Seketika aku terdiam di tempat akibat perkataannya. Membayangkan Drea bersama seseorang di sampingnya benar-benar membuatku marah apalagi membayangkan dirinya menangis seperti ibuku karena seorang pria bodoh. Aku langsung menggeram kesal dan meremas rambut dengan kedua tanganku kesal.
"Walaupun kalian bicara seperti itu aku sama sekali tidak tahu harus berbuat apa pada dirinya." Seruku frusasi.
"Setidaknya dirinya masih peduli padamu." Seru Alex sambil menatapku dengan tatapan kesal membuatku tersenyum kecil ke arahnya.
"Walaupun begitu kau tetap harus mendapatkan kepercayaannya kembali." Timpalnya membuat senyumanku menghilang dari wajahku.
"Jangan menakutinya seperti itu Lex." Kata Aldo menasihati Alex.
"Aku hanya menyatakan faktanya saja." Elaknya sambil mengedikkan kedua bahunya.
"Alex benar. Selain itu jika aku berhasil mendapatkan kepercayaannya lagi dan menghancurkannya tanpa disengaja. Aku yakin aku akan sangat menghancurkannya." Bisikku kepada mereka. Aku benar-benar takut dengan diriku sendiri sekarang.
"Kau itu benar-benar idiot!" Seru Alex kesal.
"Hei Rev bahkan dalam hubunganku yang sempurna dengan Sira, kami masih sering bertengkar dan terkadang aku melukainya. Namun aku tahu dia pasti akan memaafkanku." Kata Tio yang selama ini memainkan handphonenya.
"Kau seharusnya menjalaninya saja bodoh! Ya ampun aku mempunyai teman yang lebih bodoh daripada Tio!" Seru Alex frustasi. Tio yang mendengar itu menatapnya garang dan kembali menatap handphonenya setelah mendapat senyum kuda dari Alex.
"Kau tahu Rev, secara tidak langsung kau meragukan Drea." Kata Aldo sambil menatapku dengan tatapan serius.
"Kau selalu menganggapnya lemah dan sensitif. Tapi aku tahu jauh di dalam sana kau mengetahui jika Drea adalah orang yang kuat dan aku yakin dia telah berubah berkat dirimu juga." Tutur Aldo.
"Berhenti menaruh beban kepada dirimu sendiri." Seru Alex menatapku frustasi.
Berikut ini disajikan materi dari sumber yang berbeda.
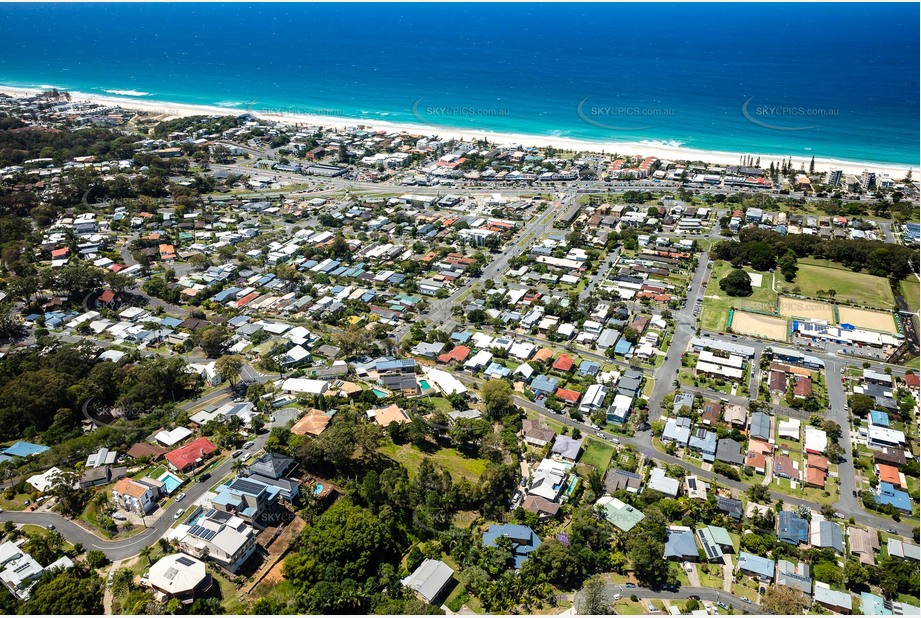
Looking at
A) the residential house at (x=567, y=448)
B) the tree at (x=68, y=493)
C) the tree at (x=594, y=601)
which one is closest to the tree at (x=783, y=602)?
the tree at (x=594, y=601)

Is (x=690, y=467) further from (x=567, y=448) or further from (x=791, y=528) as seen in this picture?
(x=567, y=448)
"Baiklah-baiklah aku mengerti. Bisakah kalian memberi aku waktu untuk membalikkan situasi menjadi seperti semula? Aku masih harus berurusan dengan ayahku dan juga diriku sendiri." Pintaku dan mereka menanggukkan kepalanya.
"Selesaikan masalahnya? Bagaimana kita bermain. Aku lelah dengan semua masalah ini." Keluh Tio membuat aku terkekeh. Tio memang tidak menyukai pembicaraan serius, dia selalu mengganggunya dengan candaan-candaannya. Untung saja kali ini dia dapat menahan mulutnya karena dia tahu betapa aku membutuhkan perbincangan ini.
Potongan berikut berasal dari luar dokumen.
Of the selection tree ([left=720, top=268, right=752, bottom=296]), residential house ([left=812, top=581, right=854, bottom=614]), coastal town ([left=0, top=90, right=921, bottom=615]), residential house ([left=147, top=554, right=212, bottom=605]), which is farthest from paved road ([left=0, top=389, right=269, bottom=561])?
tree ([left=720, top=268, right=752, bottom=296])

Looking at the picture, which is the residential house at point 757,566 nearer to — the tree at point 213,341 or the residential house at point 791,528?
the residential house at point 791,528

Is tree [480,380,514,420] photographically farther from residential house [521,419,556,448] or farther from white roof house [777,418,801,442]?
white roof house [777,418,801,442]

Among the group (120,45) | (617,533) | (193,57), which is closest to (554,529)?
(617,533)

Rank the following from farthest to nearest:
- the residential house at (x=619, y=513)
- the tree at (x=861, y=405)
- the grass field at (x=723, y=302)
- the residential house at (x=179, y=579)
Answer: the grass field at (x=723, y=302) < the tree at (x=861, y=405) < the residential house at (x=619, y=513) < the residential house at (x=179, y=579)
"Baiklah mari kita bermain bocah besar." Ledek Alex membuat Tio melepaskan handphonenya dan menyerangnya. Mereka berdua sangat kekanak-kanakan.
"Kau sudah tidak apa-apa sekarang?" Tanya Aldo sambil memukul pelan bahuku.
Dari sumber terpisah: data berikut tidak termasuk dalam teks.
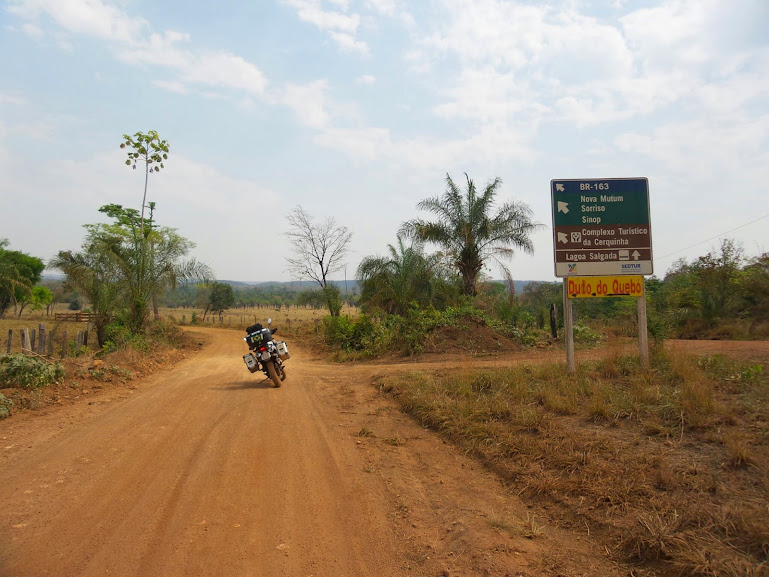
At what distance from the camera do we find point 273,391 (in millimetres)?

"Yah begitulah." Jawabku sambil tersenyum kecil.
Setidaknya sekarang aku mengerti apa yang harus kulakukan kedepannya. Walau begitu aku memerlukan waktu untuk menyerap ini semua dan menerimanya, tidak lupa untuk berhenti menyalahkan diriku sendiri. Sepertinya aku harus meyakinkan diriku sendiri bahwa Dreaku sudah berubah. Dia tidak akan takut untuk bersosialisasi lagi dan dapat mempercayai teman-temanku. Aku tahu akan berat untuk membuatnya percaya padaku lagi, tapi aku tidak akan menyerah. Setidaknya apa yang akan kudapat nanti diujungnya sepadan dengan perjuanganku bahkan mungkin lebih.
Sebelum memulai perjuanganku untuk mendapatkan kepercayaannya kembali, aku harus menenangkan diriku sendiri. Aku harap selama itu dia tidak kemana-mana dan tetap menjadi seperti yang kuinginkan. Aku tahu aku egois, namun aku benar-benar berharap dirinya bisa menjadi milikku.